═════ DOCUMENT EXTRACT

Robert J. Anello and Richard F. Albert

In 2015, Malaysia’s former Prime Minister, Najib Razak, was accused of siphoning hundreds of millions of dollars from a government run strategic development company, 1Malaysia Development Berhad (1MDB), to his personal bank accounts. The fallout from the 1MDB scandal has been international in scope, most recently resulting in a high-profile indictment and the guilty plea of a senior investment banker in the U.S. District Court for the Eastern District of New York.

The Justice Department’s prosecution of the 1MDB case illustrates how despite early predictions otherwise, Trump administration enforcement of the Foreign Corrupt Practices Act is alive and well. Events seem to have a way of forcing the hand of even the most pro-business administrations. In the early 2000s, the Enron and WorldCom scandals forced the George W. Bush Administration’s Justice Department to overcome any instinctive qualms and vigorously pursue criminal prosecutions of corporate accounting frauds. The high profile, grand scale and sensational nature of some of the alleged misconduct in the 1MDB case seems likewise to have overridden any misgivings the Trump Justice Department may have had about relying on the FCPA in combatting business-related crime.

The 1MDB case also poses a test of Justice Department attitudes on prosecuting corporations. Although federal prosecutors thus far have focused on individual wrongdoing, portions of the charging documents suggest that potential corporate charges are on their radar. But allegations illustrating the robustness of the investment bank’s compliance structure and indicating that the individuals charged repeatedly lied to circumvent those controls suggest that if the Justice Department intends to be true to its announced intention to be restrained in prosecuting corporate actors, the 1MDB case could be well-suited for a corporate declination.

Despite Forecasts, No Decline in FCPA Cases

Prior to taking office, signals from the Trump Administration suggested a reduced reliance on the FCPA. Trump publicly had stated his belief that the statute harmed American companies’ economic interests and limited their ability to compete in a global market. Similarly, Jay Clayton, Trump’s appointee as chairman of the Securities and Exchange Commission, previously had led a bar committee that issued a report stating that FCPA enforcement was ineffective at combating global corruption and created an international “asymmetry in regulation and enforcement.”

Forecasts of a decline do not appear to have come to fruition, however. Not only has the Justice Department continued steadily its pursuit of FCPA cases, enforcement efforts by other countries—perhaps in response to the lucrative recoveries the United States has had—have increased as well. In the United States, the Justice Department filed 29 FCPA cases in 2017 and had filed 11 such cases as of mid-2018. The SEC brought 10 FCPA actions in 2017 and had filed six enforcement actions as of early July 2018. Recent enforcement numbers exceed those from the period 2012 to 2015, and are more comparable to figures from 2009 to 2011, when FCPA enforcement was at its highest level, with the Justice Department filing an average of 32 cases actions and the SEC bringing an average of 22 enforcement actions annually.

The 1MDB Scandal

As described by the government, 1MDB was created to pursue investment and development projects for the economic benefit of Malaysia. The indictment and a related two-count information filed by federal prosecutors in the Eastern District of New York highlight connections between the 1MDB scandal and the United States. The documents allege that between 2009 and 2014, a well-connected Malaysian financier, Jho Low, conspired with senior Malaysian and Abu Dhabi government officials, two former senior Goldman Sachs executives, Tim Leissner and Roger Ng, and others to misappropriate $2.7 billion in funds from 1MDB, to use those funds in part to pay bribes and kickbacks, and to launder such funds through the U.S. financial system.

══════════
═════ DATASET EXCERPTS

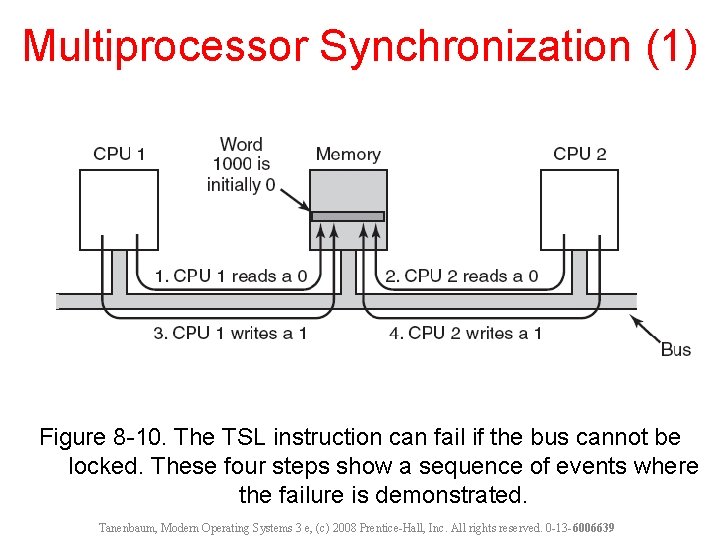 Multiprocessor Synchronization (1)

CPU 1

Word 1000 is initially 0

Memory

CPU 2

1. CPU 1 reads a 0

2. CPU 2 reads a 0

3. CPU 1 writes a 1

4. CPU 2 writes a 1

Bus

Figure 8-10. The TSL instruction can fail if the bus cannot be locked. These four steps show a sequence of events where the failure is demonstrated.

Tanenbaum, Modern Operating Systems 3 e, (c) 2008 Prentice-Hall, Inc. All rights reserved. 0-13-6006639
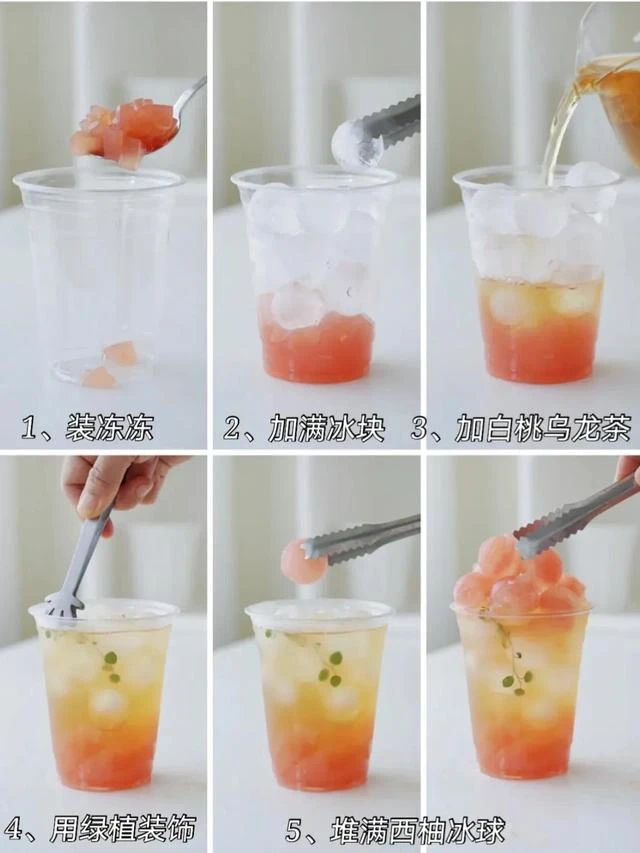 1、装冻冻

2、加满冰块

3、加白桃乌龙茶

4、用绿植装饰

5、堆满西柚冰球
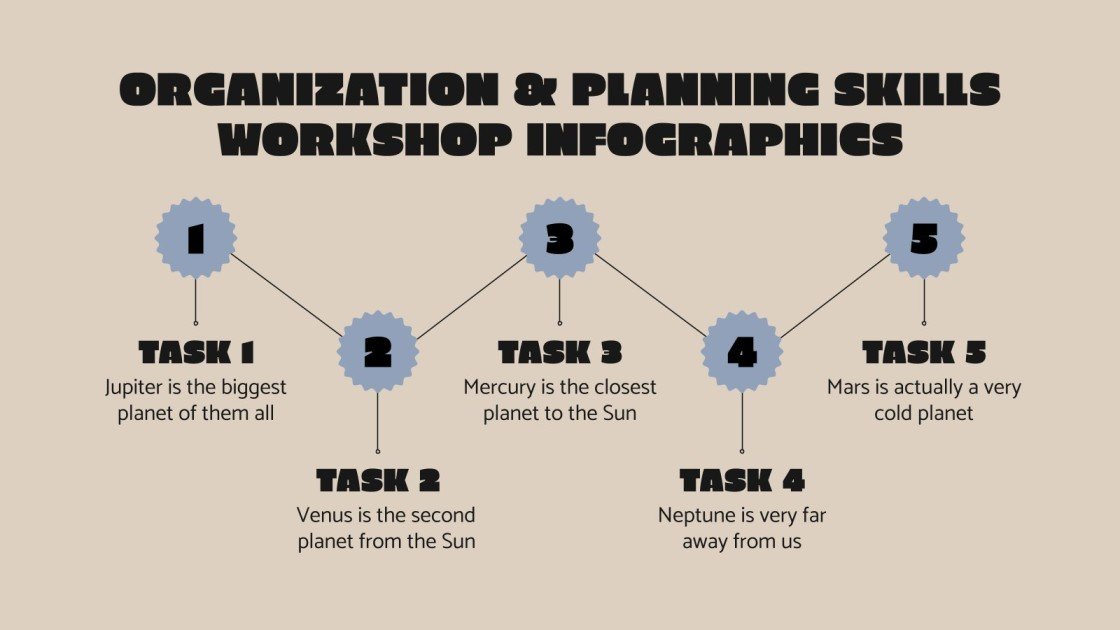 ORGANIZATION & PLANNING SKILLS WORKSHOP INFOGRAPHICS

1

TASK 1
Jupiter is the biggest planet of them all

2

TASK 2
Venus is the second planet from the Sun

3

TASK 3
Mercury is the closest planet to the Sun

4

TASK 4
Neptune is very far away from us

5

TASK 5
Mars is actually a very cold planet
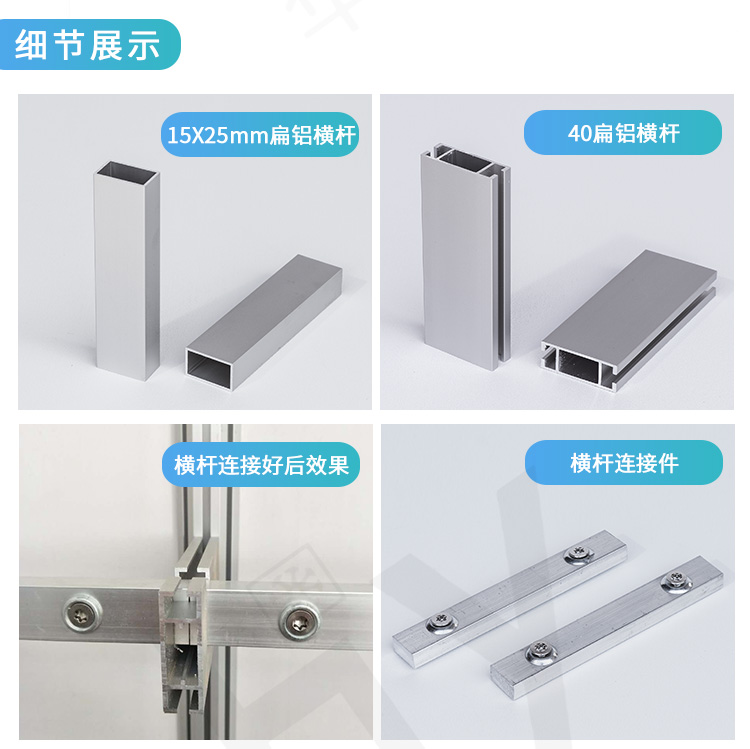 细节展示

15X25mm扁铝横杆

40扁铝横杆

横杆连接好后效果

横杆连接件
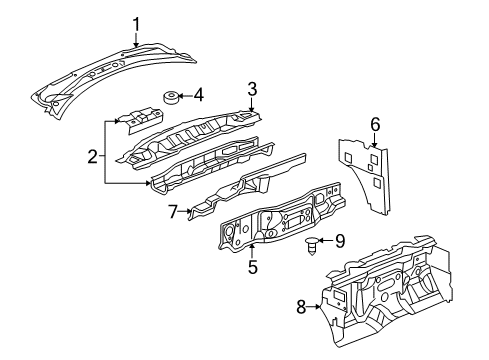 1
4
3
2
6
7
9
5
8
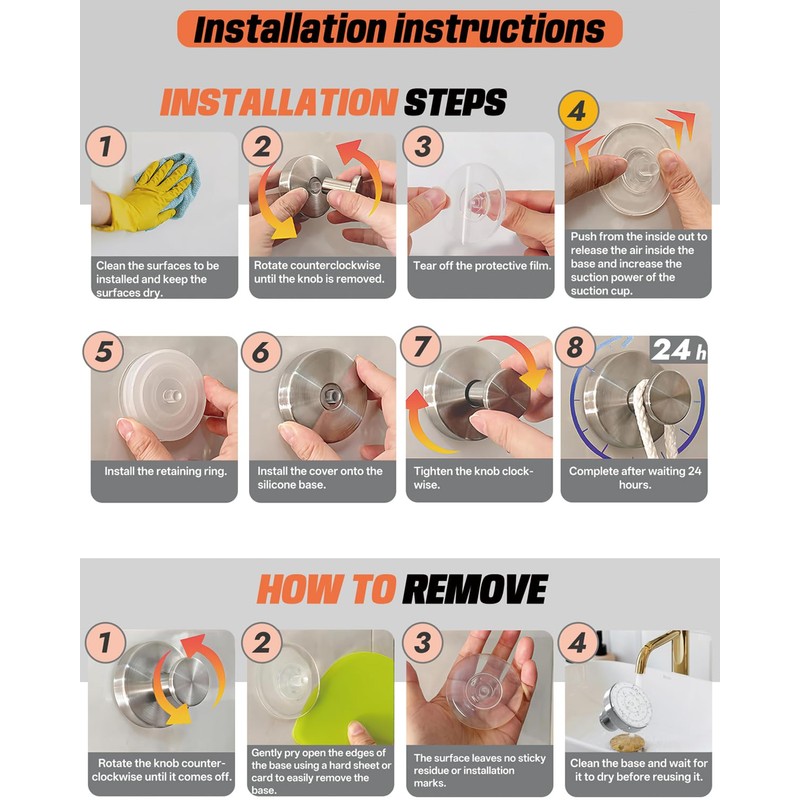 Installation instructions

INSTALLATION STEPS

1
Clean the surfaces to be installed and keep the surfaces dry.

2
Rotate counterclockwise until the knob is removed.

3
Tear off the protective film.

4
Push from the inside out to release the air inside the base and increase the suction power of the suction cup.

5
Install the retaining ring.

6
Install the cover onto the silicone base.

7
Tighten the knob clockwise.

8
24 h
Complete after waiting 24 hours.

HOW TO REMOVE

1
Rotate the knob counterclockwise until it comes off.

2
Gently pry open the edges of the base using a hard sheet or card to easily remove the base.

3
The surface leaves no sticky residue or installation marks.

4
Clean the base and wait for it to dry before reusing it.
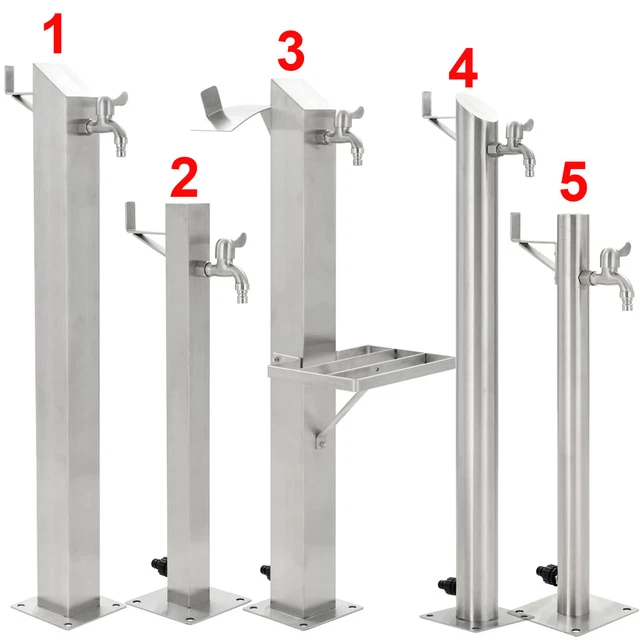 1
2
3
4
5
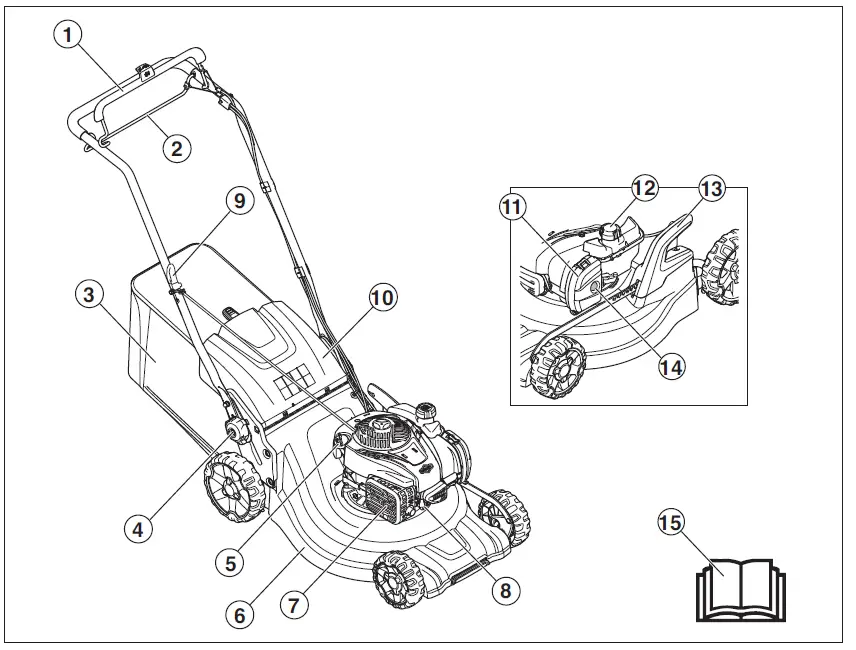 1
2
9
3
10
4
5
6
7
8
11
12
13
14
15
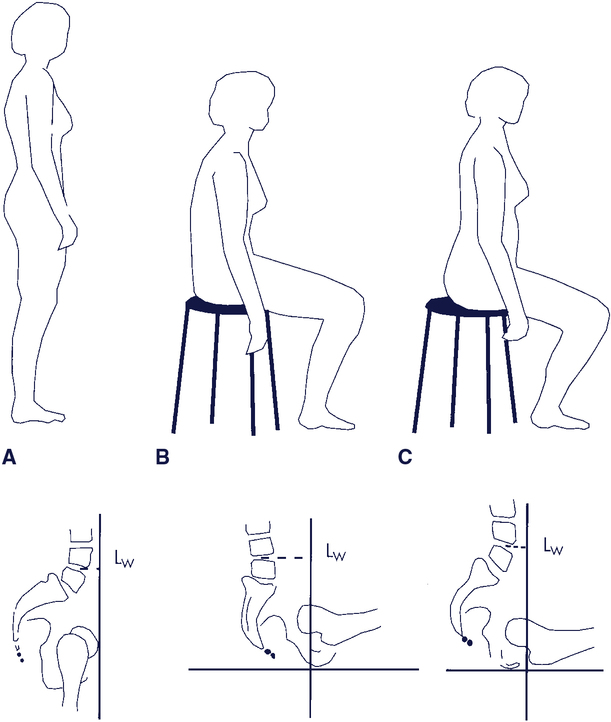 A

B

C

$L_W$

$L_W$

$L_W$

══════════

• _TASK 1_
List every individual whom the 1MDB article names as alleged co-conspirators of Jho Low in the scheme to misappropriate funds from 1MDB.
• _TASK 2_
Reproduce the passage of the 1MDB article from "Forecasts of a" up to and including "enforcement actions annually.".

• _RESPONSE 1_
Tim Leissner
Roger Ng

• _RESPONSE 2_
Forecasts of a decline do not appear to have come to fruition, however. Not only has the Justice Department continued steadily its pursuit of FCPA cases, enforcement efforts by other countries—perhaps in response to the lucrative recoveries the United States has had—have increased as well. In the United States, the Justice Department filed 29 FCPA cases in 2017 and had filed 11 such cases as of mid-2018. The SEC brought 10 FCPA actions in 2017 and had filed six enforcement actions as of early July 2018. Recent enforcement numbers exceed those from the period 2012 to 2015, and are more comparable to figures from 2009 to 2011, when FCPA enforcement was at its highest level, with the Justice Department filing an average of 32 cases actions and the SEC bringing an average of 22 enforcement actions annually.